Clouds were chasing each other in the sky, and the increased mildness of the atmosphere inspired Bluebell with the dread that rain was approaching, for a rendezvous under dripping umbrellas, if feasible, was not the most desirable pose for a romantic interview.

However, the morning rose clear and sunny, the snow was thawing, and in many places the runners of the sleighs grated on bare ground.

Bluebell was exultant. The elements evidently didn't mean to oppose her, but she was somewhat disconcerted at dinner by Miss Opie's remarks on her Sunday dress, which, being of a becoming hue, she had rashly donned.

"Are you going visiting, Bluebell, that you are so smart?"

"Oh, dear no; only for a walk."

"How foolish to draggle that mazarin blue poplinette in sloppy snow! Once let it get any snow stains on, and it will look quite shabby on bright spring days."

"It's no use having things, if one doesn't wear them," returned the girl, evasively. But when she came down ten minutes later equipped for her walk, she encountered Miss Opie again in full marching order.

"My, dear, as you are dressed so nicely, I dare say you are going 'on King,' and so am I; so we can walk together."

Consternation in Bluebell's face—it was only a quarter to three.

"I am going quite in the opposite direction," cried she, hurriedly, and, without waiting to see the effect of her words, abruptly fled.

"Just Canadian independence," muttered Miss Opie; "It makes all the girls such thoroughly bad style."

Bluebell began to feel very nervous; two or three young friends that she met on the way, she passed with a quick nod and averted face, dreading their joining her. Her eye swept the broad walk of the Avenue in an instant; no familiar figure arrested her vision, and the seats placed at regular intervals on each side were also vacant of interest.

So she was first—the Cathedral clock had struck three some minutes before, she was perplexed to know what to do with herself, and began walking slowly to the other end.

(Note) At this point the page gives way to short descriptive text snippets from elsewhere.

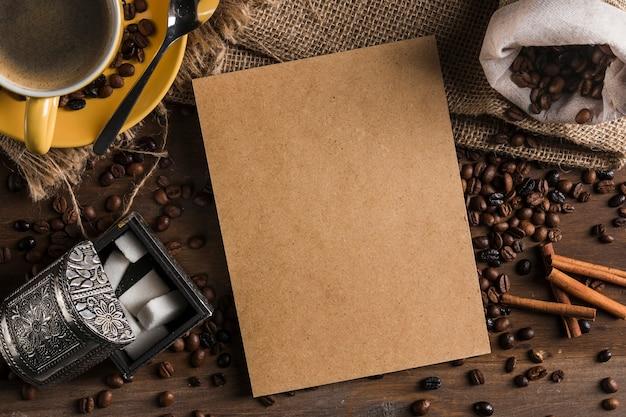 Cartão perto de conjunto de chá, açucareiro, saco e canela em pau Foto gratuita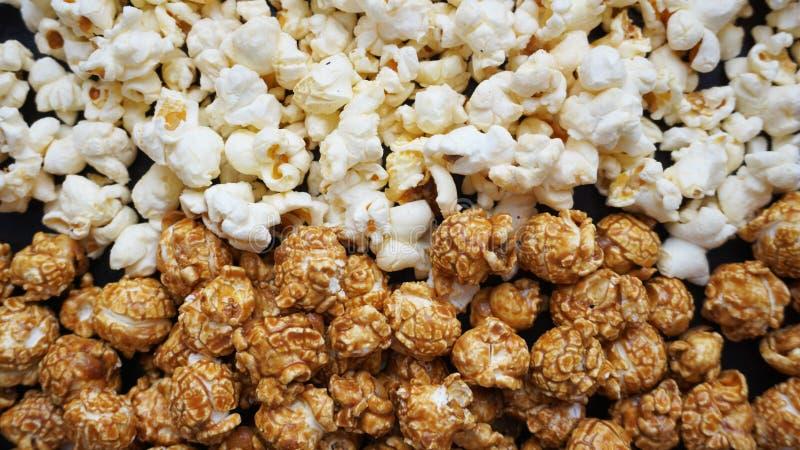 Blandad popcornuppsättning Sött och salt popcorn på svart bakgrund royaltyfria bilder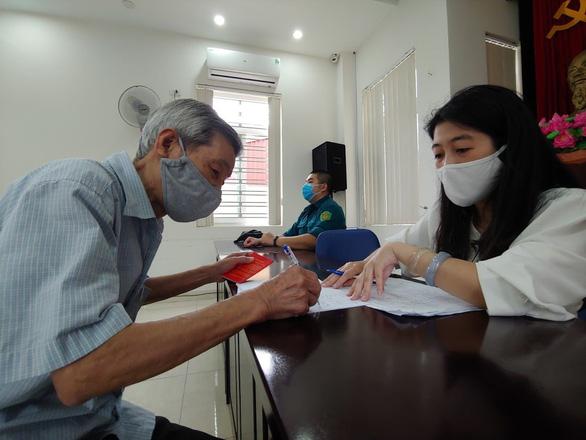 Hà Nội 'chốt' số cán bộ, công chức phường tối đa 23 người - Ảnh 1.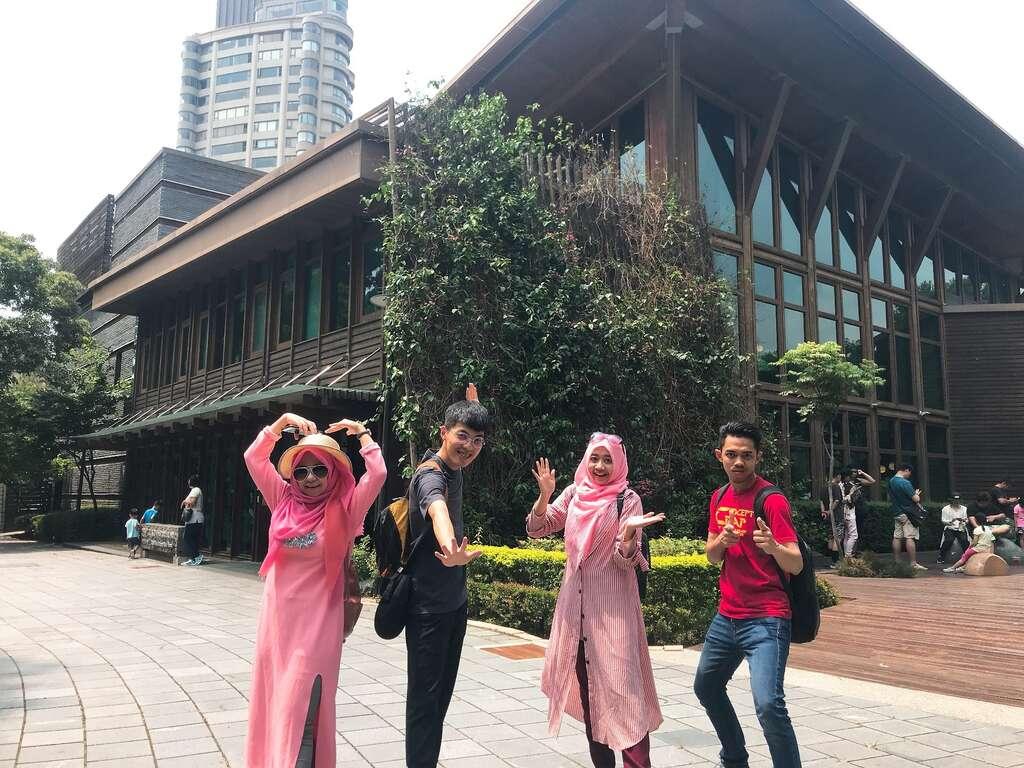 穆斯林學生看臺北,觀光顏值最高在哪裡?療癒北投、象山遠眺101都上榜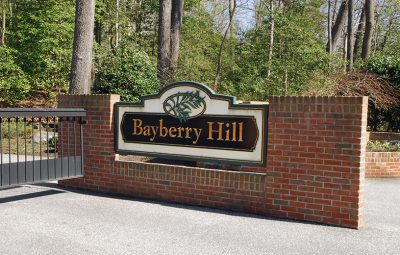 Bayberry_hill_entrance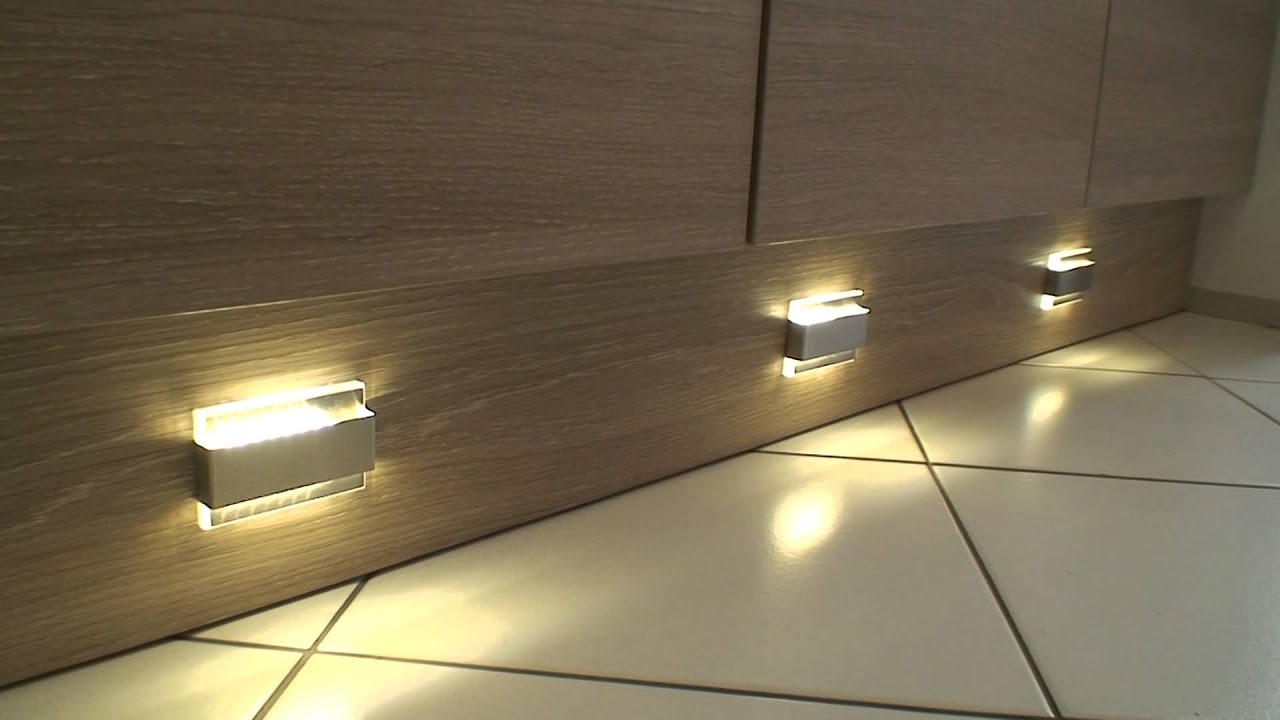 Deux spots led clairage plinthe youtube - Spot de jardin led ...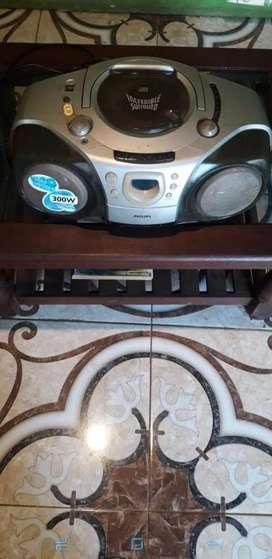 Radio Philips con Cd 300 Watt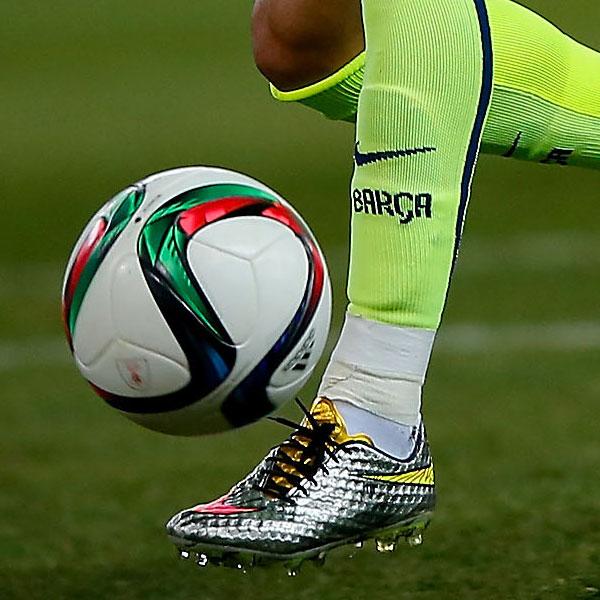 034cd136ab Neymar Debuts Nike Hypervenom Liquid Diamond In Copa del Rey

Of all possible contretemps, the non-appearance of Du Meresq had never suggested itself; but after a couple of turns the unwelcome misgiving strengthened, and there would be only one at the tryst that day.

In a tumult of disappointment and indignation, conjecture after conjecture chased each other; while ever and anon her fancy was mocked by some one turning in at the gates bearing a general resemblance to Du Meresq, only to be dispelled by a nearer and more accurate view.

A simple explanation suddenly dawned; Bertie might have written to warn her of an unavoidable absence. The possibility of such a letter, which, had she had received it in the morning, would have been the bitterest disappointment, now seemed a resurrection from despair to hope, and with relaxed features and brightening eyes, Bluebell walked rapidly through the gates to the Post-office.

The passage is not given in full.